§ **Data shown**
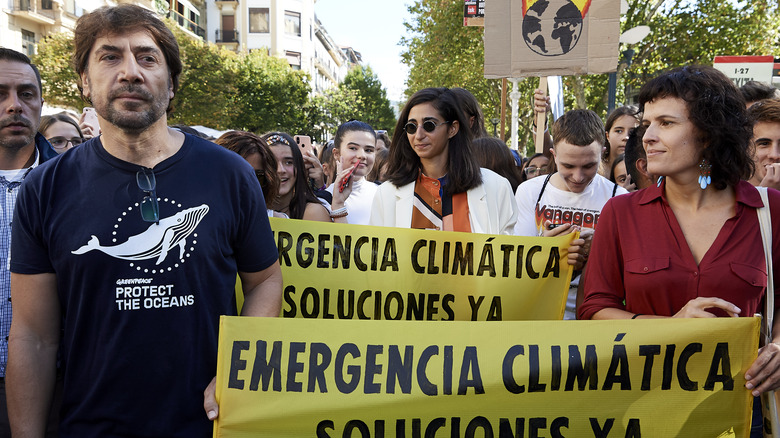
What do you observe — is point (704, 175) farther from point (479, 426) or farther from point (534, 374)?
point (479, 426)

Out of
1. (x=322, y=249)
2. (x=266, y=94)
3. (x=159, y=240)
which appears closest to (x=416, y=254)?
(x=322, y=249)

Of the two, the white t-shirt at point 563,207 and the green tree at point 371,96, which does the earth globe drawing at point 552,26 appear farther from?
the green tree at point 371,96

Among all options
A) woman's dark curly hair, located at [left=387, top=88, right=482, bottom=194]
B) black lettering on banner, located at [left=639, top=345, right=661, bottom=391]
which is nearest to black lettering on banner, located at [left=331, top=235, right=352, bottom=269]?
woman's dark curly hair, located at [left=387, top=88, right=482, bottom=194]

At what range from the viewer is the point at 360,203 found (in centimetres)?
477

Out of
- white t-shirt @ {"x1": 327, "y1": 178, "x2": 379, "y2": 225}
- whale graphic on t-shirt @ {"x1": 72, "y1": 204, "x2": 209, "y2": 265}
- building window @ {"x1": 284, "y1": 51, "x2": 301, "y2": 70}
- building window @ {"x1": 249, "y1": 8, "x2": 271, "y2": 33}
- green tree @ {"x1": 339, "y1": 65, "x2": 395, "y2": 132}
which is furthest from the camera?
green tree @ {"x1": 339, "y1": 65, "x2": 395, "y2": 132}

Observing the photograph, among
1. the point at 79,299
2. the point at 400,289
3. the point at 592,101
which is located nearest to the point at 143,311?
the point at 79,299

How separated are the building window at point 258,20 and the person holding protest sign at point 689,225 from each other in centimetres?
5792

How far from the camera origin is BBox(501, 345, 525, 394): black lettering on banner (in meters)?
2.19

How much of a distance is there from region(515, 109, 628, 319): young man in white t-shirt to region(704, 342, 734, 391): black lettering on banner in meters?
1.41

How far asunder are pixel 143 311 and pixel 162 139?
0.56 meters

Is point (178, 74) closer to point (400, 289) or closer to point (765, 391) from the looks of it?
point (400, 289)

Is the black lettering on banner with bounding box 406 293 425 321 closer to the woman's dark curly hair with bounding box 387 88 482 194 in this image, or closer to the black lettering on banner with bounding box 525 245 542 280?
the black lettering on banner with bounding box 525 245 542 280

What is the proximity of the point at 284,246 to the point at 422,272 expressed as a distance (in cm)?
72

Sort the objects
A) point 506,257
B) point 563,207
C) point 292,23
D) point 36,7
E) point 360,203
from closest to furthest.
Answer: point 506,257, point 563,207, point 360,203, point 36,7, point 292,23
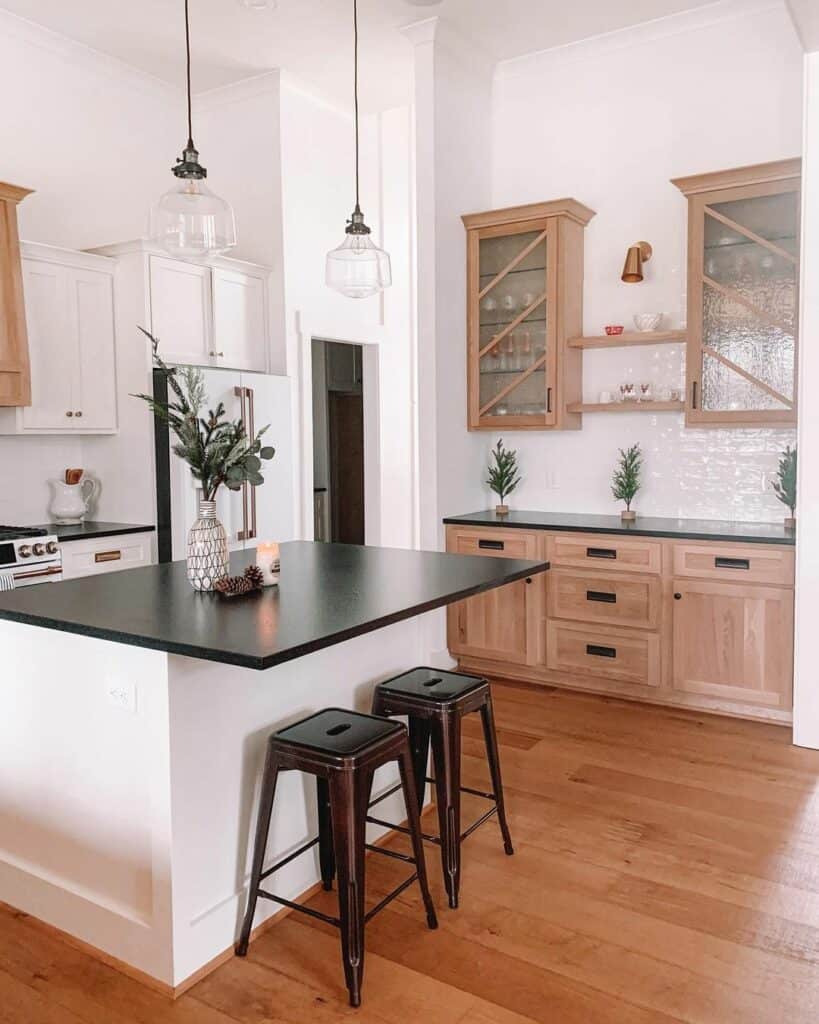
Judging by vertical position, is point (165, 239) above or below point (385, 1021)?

§ **Written request**
Reproduce the listing above exactly, excluding all pictures.

§ **Correct response**
What do you observe — is point (704, 175) farther from point (479, 426) or farther from point (534, 374)?
point (479, 426)

Out of
1. (x=322, y=249)
2. (x=266, y=94)
3. (x=159, y=240)
which appears closest to (x=416, y=254)?
(x=322, y=249)

Of the two, the white t-shirt at point 563,207 and the green tree at point 371,96, which does the earth globe drawing at point 552,26 appear farther from?
the green tree at point 371,96

Among all options
A) woman's dark curly hair, located at [left=387, top=88, right=482, bottom=194]
B) black lettering on banner, located at [left=639, top=345, right=661, bottom=391]
which is nearest to black lettering on banner, located at [left=331, top=235, right=352, bottom=269]?
woman's dark curly hair, located at [left=387, top=88, right=482, bottom=194]

At what range from the viewer is the point at 360,203 found (in centimetres)?
477

Out of
- white t-shirt @ {"x1": 327, "y1": 178, "x2": 379, "y2": 225}
- whale graphic on t-shirt @ {"x1": 72, "y1": 204, "x2": 209, "y2": 265}
- building window @ {"x1": 284, "y1": 51, "x2": 301, "y2": 70}
- building window @ {"x1": 249, "y1": 8, "x2": 271, "y2": 33}
- green tree @ {"x1": 339, "y1": 65, "x2": 395, "y2": 132}
which is furthest from the camera?
green tree @ {"x1": 339, "y1": 65, "x2": 395, "y2": 132}

Observing the photograph, among
1. the point at 79,299
2. the point at 400,289
3. the point at 592,101
which is located nearest to the point at 143,311?
the point at 79,299

How separated are the building window at point 258,20 and the person holding protest sign at point 689,225 from each other in centimetres?
5792

How far from the camera origin is BBox(501, 345, 525, 394): black lettering on banner (in meters)?
2.19

How much of a distance is there from region(515, 109, 628, 319): young man in white t-shirt to region(704, 342, 734, 391): black lettering on banner in meters?
1.41

How far asunder are pixel 143 311 and pixel 162 139?
0.56 meters

Is point (178, 74) closer to point (400, 289) or closer to point (765, 391) from the looks of it?
point (400, 289)

Is the black lettering on banner with bounding box 406 293 425 321 closer to the woman's dark curly hair with bounding box 387 88 482 194 in this image, or closer to the black lettering on banner with bounding box 525 245 542 280?
the black lettering on banner with bounding box 525 245 542 280

What is the proximity of the point at 284,246 to the point at 422,272 expressed as a distance (in cm)?
72

Sort the objects
A) point 506,257
B) point 563,207
C) point 292,23
D) point 36,7
E) point 360,203
from closest to furthest.
Answer: point 506,257, point 563,207, point 360,203, point 36,7, point 292,23
Judging by vertical position, is point (165, 239) above or below point (385, 1021)?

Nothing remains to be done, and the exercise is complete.